Солдатеич никогда не отличался набожностью, но как всякий чуткий человек, он догадывался: понятие стыда восходит к Богу, а бесстыдство – привилегия дьявола. Вот почему он невольно шарахнулся от такой доступной Марфуты-Переправницы. И дремучий старик – никакой не кержак – теперь представлялся ему едва ли не слугою дьявола, который мог подарить старику тысячелетнюю жизнь только для того, чтобы дьявольское дело процветало как можно дольше.
Передёрнув плечами, как на морозе, Стародубцев вошёл в избу, а там – мать моя родина! – чёрт косматый как будто сидит за столом, водку по стаканам разливает. А поскольку лапы нечистого дрожат – водка плещется мимо, ручейками растекаясь до порога.
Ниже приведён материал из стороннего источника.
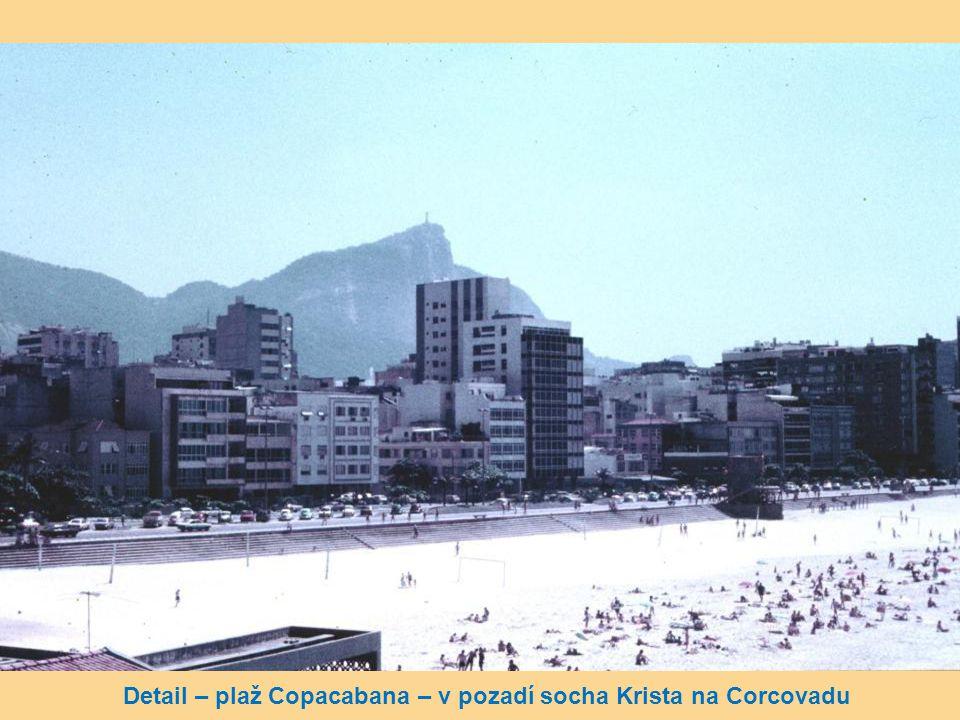 Detail – plaž Copacabana – v pozadí socha Krista na Corcovadu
– Что? Решил полы помыть? – сердито спросил Гомоюн. Косматый чёрт осклабился, изображая улыбку, посредине которой одиноко торчал невероятно крупный серый зуб, похожий на берёзовый сучок.
– А ты раскошелься, сгоняй на тот берег, – посоветовал чёрт. – Возьми ключи от лодки вон там, где жирандоль.
Вечер сгустился уже, в вышине пообсыпался крупными звёздами. Поспешно покидая переправу, Стародубцев едва не провалился в топучую болотину. В полумраке попёрся напропалую, где покороче, и по ротозейству ухнул в чарусу – вначале по колено, потом по пояс, потом по грудь. Рычал как зверь, барахтался, руки резал осокой – будто за ножи хватался. Жирную жижу хлебал, едва не давился лягушками, точно живыми галушками.
В темноте уже, как пьяный, шарашась по кустам, по буеракам, он кое-как дотелепался до избы. В окно постучал.
Жена включила свет в сенях, ступила на крылечко и попятилась…
– Батюшки! – Перекрестилась. – Это где тебя так угораздило?
– Черти попутали, – прошептал он грязными губами. – На войне уцелел, так теперь чуть не сгинул.
– А я ждала, ждала. Там, поди, банька остыла. – Ничего, я подкину дровец. Принеси бельишко, рукотёрник.
Неприятный сам себе, противный, он долго мылся в бане, брезгливо морщился.